2. Victims will be given a pin telephone number
which they will be able to call at anytime
regarding the status of their offender.
ROBERT COLE, DIRECTOR, DIVISION OF ADMINISTRATIVE SERVICES,
DEPARTMENT OF CORRECTIONS, stated that the assumption was
that the Department would use general funding to initiate
the system and for first year operations. He spoke to the
implementation costs and suggested that the fiscal note
could be slightly reduced.
Representative J. Davies MOVED to add $20 thousand dollars
to the program receipt line in anticipation that in the
fourth quarter the system would be out of funds, and then a
fraction of the need would be corrected. There was NO
OBJECTION to the fiscal note change.
Representative Foster MOVED to report HB 47 out of Committee
with individual recommendations and the accompanying fiscal
notes. There being NO OBJECTION, it was so ordered.

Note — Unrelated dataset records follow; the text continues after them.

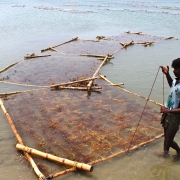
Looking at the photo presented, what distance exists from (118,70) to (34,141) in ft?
22.9

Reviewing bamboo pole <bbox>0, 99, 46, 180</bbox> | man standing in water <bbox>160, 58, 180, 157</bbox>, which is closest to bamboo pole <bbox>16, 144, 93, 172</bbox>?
bamboo pole <bbox>0, 99, 46, 180</bbox>

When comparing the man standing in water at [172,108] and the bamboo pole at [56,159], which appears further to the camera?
the bamboo pole at [56,159]

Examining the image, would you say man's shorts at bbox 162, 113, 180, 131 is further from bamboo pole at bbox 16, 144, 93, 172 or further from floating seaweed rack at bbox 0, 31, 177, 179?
bamboo pole at bbox 16, 144, 93, 172

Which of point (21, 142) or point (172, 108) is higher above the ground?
point (172, 108)

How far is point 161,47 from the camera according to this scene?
16.8 m

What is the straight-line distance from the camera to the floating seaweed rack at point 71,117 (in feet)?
17.9

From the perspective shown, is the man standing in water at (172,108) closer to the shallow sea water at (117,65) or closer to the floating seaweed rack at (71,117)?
the shallow sea water at (117,65)

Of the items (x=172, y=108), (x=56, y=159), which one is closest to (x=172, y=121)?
(x=172, y=108)

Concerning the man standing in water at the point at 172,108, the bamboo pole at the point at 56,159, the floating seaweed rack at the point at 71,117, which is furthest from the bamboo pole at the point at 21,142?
the man standing in water at the point at 172,108

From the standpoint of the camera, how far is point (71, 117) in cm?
725

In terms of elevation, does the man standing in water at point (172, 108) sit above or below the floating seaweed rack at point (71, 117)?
above

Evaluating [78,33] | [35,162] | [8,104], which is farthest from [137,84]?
[78,33]

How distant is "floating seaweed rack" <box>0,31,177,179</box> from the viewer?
5.45m

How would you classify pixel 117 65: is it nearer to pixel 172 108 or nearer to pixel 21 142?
pixel 21 142
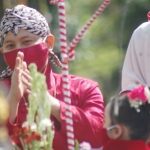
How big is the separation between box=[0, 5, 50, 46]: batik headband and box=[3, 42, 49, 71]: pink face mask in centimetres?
10

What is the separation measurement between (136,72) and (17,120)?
2.63ft

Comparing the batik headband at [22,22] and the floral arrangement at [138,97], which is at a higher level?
the batik headband at [22,22]

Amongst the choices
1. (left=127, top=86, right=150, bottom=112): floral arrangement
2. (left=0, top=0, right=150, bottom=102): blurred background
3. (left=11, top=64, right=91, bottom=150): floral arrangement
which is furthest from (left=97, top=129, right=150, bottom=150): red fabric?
(left=0, top=0, right=150, bottom=102): blurred background

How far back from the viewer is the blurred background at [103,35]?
9.23 m

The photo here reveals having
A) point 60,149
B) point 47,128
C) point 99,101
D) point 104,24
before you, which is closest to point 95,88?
point 99,101

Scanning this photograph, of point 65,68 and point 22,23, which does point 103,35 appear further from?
point 65,68

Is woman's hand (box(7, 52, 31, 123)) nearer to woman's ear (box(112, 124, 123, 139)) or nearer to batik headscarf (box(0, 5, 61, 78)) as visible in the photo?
batik headscarf (box(0, 5, 61, 78))

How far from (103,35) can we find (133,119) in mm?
7670

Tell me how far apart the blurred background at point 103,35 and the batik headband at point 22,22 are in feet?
9.31

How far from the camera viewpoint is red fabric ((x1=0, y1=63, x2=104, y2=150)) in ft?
15.1

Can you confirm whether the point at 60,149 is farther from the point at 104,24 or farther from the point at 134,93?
the point at 104,24

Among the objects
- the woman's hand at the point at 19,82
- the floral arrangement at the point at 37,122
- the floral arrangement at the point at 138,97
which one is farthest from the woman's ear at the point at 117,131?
the woman's hand at the point at 19,82

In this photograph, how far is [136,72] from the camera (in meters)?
4.94

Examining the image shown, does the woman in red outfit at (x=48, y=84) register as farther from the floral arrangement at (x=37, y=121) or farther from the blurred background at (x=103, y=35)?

HB 47 was reported out of Committee with "no recommendation"
and with a House Finance Committee fiscal note and a zero
fiscal note by the Department of Public Safety.
SENATE BILL 151
"An Act relating to public employment labor relations;
relating to the protection of the rights of public
employees under the Public Employment Relations Act;
establishing ethical standards for union
representatives of public employees; and establishing
disclosure requirements for public employee labor
organizations."
ART CHANCE, COUNSEL, SENATE FINANCE COMMITTEE, LABOR
RELATIONS, provided a sectional analysis of the major
changes to the existing work draft for SB 151.
Section #2 would provide that the parties may not negotiate
terms contrary to a statute except if such terms are
specifically made subject to bargaining by the Act.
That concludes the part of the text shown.